The absence is most glaring in the relationship between David and Benji. Despite the affection and love they have for each other, it's clear there's something keeping an arm's length between them. As the tour progresses, and Benji's antics add up while he silently works through the pain of losing his grandmother/best friend, you feel the tension winding itself tighter and tighter. It results in a few late night joints on the roof of their hotel where they open up a bit about what's bugging them. But that's just the key - "a bit". Their conversations start towards something more real and meaningful, something more honest and raw, but then they just...end.

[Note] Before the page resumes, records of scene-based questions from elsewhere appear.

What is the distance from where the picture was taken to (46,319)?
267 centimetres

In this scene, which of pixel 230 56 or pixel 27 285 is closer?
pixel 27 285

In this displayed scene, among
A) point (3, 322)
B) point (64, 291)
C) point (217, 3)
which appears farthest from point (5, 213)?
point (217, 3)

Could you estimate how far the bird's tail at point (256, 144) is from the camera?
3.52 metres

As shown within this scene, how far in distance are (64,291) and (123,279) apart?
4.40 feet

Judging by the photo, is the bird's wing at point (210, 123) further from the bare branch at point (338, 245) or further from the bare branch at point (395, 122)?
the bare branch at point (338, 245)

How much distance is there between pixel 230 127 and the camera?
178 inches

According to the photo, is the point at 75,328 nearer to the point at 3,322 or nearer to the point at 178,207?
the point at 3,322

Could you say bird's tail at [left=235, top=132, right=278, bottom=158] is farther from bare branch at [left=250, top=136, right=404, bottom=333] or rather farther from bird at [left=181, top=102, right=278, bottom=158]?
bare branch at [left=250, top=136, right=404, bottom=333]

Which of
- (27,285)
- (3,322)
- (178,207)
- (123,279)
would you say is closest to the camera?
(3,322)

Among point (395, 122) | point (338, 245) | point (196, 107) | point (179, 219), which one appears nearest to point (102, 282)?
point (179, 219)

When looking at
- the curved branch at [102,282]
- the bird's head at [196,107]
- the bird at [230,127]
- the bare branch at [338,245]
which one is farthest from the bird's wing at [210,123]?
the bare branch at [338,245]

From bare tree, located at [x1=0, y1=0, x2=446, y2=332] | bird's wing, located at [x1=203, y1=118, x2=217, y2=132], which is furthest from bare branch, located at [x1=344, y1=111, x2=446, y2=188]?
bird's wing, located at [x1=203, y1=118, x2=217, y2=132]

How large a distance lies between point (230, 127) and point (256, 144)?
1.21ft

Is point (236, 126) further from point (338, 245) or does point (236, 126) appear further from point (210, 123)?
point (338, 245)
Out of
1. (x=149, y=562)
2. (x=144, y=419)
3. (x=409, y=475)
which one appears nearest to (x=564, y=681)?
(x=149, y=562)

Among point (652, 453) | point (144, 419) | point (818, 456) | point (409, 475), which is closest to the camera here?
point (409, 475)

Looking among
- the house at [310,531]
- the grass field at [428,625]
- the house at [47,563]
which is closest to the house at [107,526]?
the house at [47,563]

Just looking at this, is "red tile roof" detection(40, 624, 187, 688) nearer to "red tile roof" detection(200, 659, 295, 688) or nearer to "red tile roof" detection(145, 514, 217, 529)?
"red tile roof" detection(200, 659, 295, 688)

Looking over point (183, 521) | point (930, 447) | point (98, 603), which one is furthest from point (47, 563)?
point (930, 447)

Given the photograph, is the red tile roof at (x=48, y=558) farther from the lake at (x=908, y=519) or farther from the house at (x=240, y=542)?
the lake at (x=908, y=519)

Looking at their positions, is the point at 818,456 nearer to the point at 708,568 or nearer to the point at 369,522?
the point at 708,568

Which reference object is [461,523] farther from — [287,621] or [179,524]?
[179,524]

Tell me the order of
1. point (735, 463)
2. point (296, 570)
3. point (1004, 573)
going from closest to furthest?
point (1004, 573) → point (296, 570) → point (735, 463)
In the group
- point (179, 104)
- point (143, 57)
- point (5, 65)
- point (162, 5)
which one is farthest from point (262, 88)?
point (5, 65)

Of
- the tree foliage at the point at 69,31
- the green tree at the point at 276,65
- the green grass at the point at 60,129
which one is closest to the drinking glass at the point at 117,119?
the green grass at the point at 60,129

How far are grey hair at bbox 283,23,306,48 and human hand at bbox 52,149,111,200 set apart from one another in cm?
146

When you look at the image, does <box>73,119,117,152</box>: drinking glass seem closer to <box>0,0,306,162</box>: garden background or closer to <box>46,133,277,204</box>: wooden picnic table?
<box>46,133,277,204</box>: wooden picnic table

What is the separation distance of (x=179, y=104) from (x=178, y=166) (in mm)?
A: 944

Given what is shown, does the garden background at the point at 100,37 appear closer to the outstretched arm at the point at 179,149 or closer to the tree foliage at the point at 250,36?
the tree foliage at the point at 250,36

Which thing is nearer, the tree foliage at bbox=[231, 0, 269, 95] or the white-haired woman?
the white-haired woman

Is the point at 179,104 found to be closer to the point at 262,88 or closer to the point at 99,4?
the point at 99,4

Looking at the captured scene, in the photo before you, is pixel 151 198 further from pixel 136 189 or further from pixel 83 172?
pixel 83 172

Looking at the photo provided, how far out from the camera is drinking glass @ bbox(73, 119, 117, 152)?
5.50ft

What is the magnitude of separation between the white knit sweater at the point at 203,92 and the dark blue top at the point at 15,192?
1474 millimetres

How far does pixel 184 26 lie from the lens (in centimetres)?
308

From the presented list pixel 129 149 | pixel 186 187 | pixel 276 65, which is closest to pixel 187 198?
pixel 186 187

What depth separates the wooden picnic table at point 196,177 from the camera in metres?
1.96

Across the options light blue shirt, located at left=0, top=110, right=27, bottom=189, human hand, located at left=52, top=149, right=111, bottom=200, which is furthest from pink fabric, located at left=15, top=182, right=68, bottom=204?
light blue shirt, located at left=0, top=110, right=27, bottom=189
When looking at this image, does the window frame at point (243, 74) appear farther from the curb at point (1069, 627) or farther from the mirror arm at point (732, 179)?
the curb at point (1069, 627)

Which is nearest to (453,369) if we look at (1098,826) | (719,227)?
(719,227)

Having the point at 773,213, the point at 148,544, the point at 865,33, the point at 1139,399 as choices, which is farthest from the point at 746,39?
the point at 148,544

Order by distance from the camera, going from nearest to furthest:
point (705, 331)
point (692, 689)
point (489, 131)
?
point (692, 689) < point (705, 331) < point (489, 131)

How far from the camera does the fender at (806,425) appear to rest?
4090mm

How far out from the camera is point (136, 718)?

One of them will shut down, or the scene will end, or they'll just stop and stare out over the city. They'll say their piece, but cut themselves off. Or else they'll be ready to respond, but we'll watch them bite their tongue, denying us the release of tension. We may have watched the tour group pour out their hearts in despair and humanity as they're overcome by the power of the atrocities and the beauty of Jewish persistence and defiance, but Benji and David can't bring themselves to look at their own dysfunction. Sure, they make little comments that have some impact, but we get the sense that so much remains unexpressed between these two, leaving them in the same place we found them.

Benji and David have different approaches to trauma. Benji wants to charge straight at it, to grapple with it in some way, be it by acknowledging that it's there or making a joke to distract from it or attempting to do something about it. As he shows when they land in first class on the train, his way of avoiding sitting in discomfort is to put a name to it. Meanwhile, David is rather closed off and stoic, more game to stare at the source of their pain, but less willing to discuss what's running through his head, preferring to bear the burden of his thoughts on his own. It may be more considerate of the varying ways others deal with their own pain, as it doesn't impose upon them, but at the cost of opening yourself up for catharsis.

It's quite clear to me this was written and directed by David.